A memória da ditadura militar brasileira se impõe como um problema fundamental para a crítica literária. Em um país em que as heranças conservadoras são monumentais, e as dificuldades para esclarecer o passado são consolidadas e reforçadas, o papel de escritores, cineastas, músicos, artistas plásticos, atores e dançarinos pode corresponder a uma necessidade histórica. Enquanto instituições e arquivos ainda encerram mistérios fundamentais sobre o passado recente, o pensamento criativo pode procurar modos de mediar o contato da sociedade consigo mesma, trazendo consciência responsável a respeito do que ocorreu (GINZBURG, 2007, p. 43-44).

            Podemos perceber, em Jogo das decapitações (2013), uma vontade de abandonar a História, que além de conservadora é, de acordo com Bianchi, mal contata, como dito pelo diretor: "eu vivi a agitação de 1964 e 1968 e sei que o discurso que se faz hoje sobre aquele período não se encaixa com o que eu vi na época" (BIANCHI, 2013b). Se partirmos da premissa de que Bianchi é uma testemunha histórica a ser considerada, podemos, então, levar em conta a sugestão de Le Goff sobre a análise histórica relevando o documento como um "produto da sociedade que o fabricou segundo as relações de forças que aí detinham o poder" (1985, p. 545). Estes documentos (produtos) são deixados para as próximas gerações como monumentos, em um "esforço das sociedades históricas para impor ao futuro, voluntária ou involuntariamente, determinada imagem de si próprias" (ibidem, p. 548). É, então, que Le Goff propõe seu método de questionar o documento/monumento, analisando as "perspectivas econômica, social, política, cultural, espiritual" para, enfim, enxergar que "ele [documento/monumento] é o testemunho de um poder polivalente e, ao mesmo tempo, cria-o":
Um monumento é, em primeiro lugar, uma roupagem, uma aparência enganadora, uma montagem. É preciso começar por desmontar, demolir esta montagem, desestruturar esta construção e analisar as condições de produção dos documentos-monumentos (1985, p. 548)

            Acrescentamos, então, que não apenas da produção do documento/monumento o historiador deva se ocupar. Mas, também, de seu armazenamento e manutenção. Leandro – como dito anteriormente, vai à procura dos rolos de filme deixados por Jairo -, descobre que dentre as duas cópias (rolos) existentes na videoteca da universidade; uma está em decomposição e não pode ser emprestada, e a outra foi retirada do lugar pelo produtor do filme. A pergunta que podemos fazer é: Por que um artista que tem sua morte anunciada na televisão, não tem a sua obra conservada? A "espetacularidade" de sua lenda passa a ser mais importante do que a crítica que ele fez sobre a sociedade, valendo apenas para ser lembrado como um "cretino", e, agora, assassino; afinal ele não aderiu ao movimento que, posteriormente, ascendeu ao poder.

> **Dados brutos**:
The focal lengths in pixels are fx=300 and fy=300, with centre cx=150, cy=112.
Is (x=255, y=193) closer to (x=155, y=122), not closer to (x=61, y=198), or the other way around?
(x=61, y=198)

> **Instruções**: Edite o trecho do texto sobre a memória da ditadura que começa em "Acrescentamos, então, que" e termina em "ascendeu ao poder.", trocando "videoteca" por "cinemateca".

> **Resultado do exercício**:
Acrescentamos, então, que não apenas da produção do documento/monumento o historiador deva se ocupar. Mas, também, de seu armazenamento e manutenção. Leandro – como dito anteriormente, vai à procura dos rolos de filme deixados por Jairo -, descobre que dentre as duas cópias (rolos) existentes na cinemateca da universidade; uma está em decomposição e não pode ser emprestada, e a outra foi retirada do lugar pelo produtor do filme. A pergunta que podemos fazer é: Por que um artista que tem sua morte anunciada na televisão, não tem a sua obra conservada? A "espetacularidade" de sua lenda passa a ser mais importante do que a crítica que ele fez sobre a sociedade, valendo apenas para ser lembrado como um "cretino", e, agora, assassino; afinal ele não aderiu ao movimento que, posteriormente, ascendeu ao poder.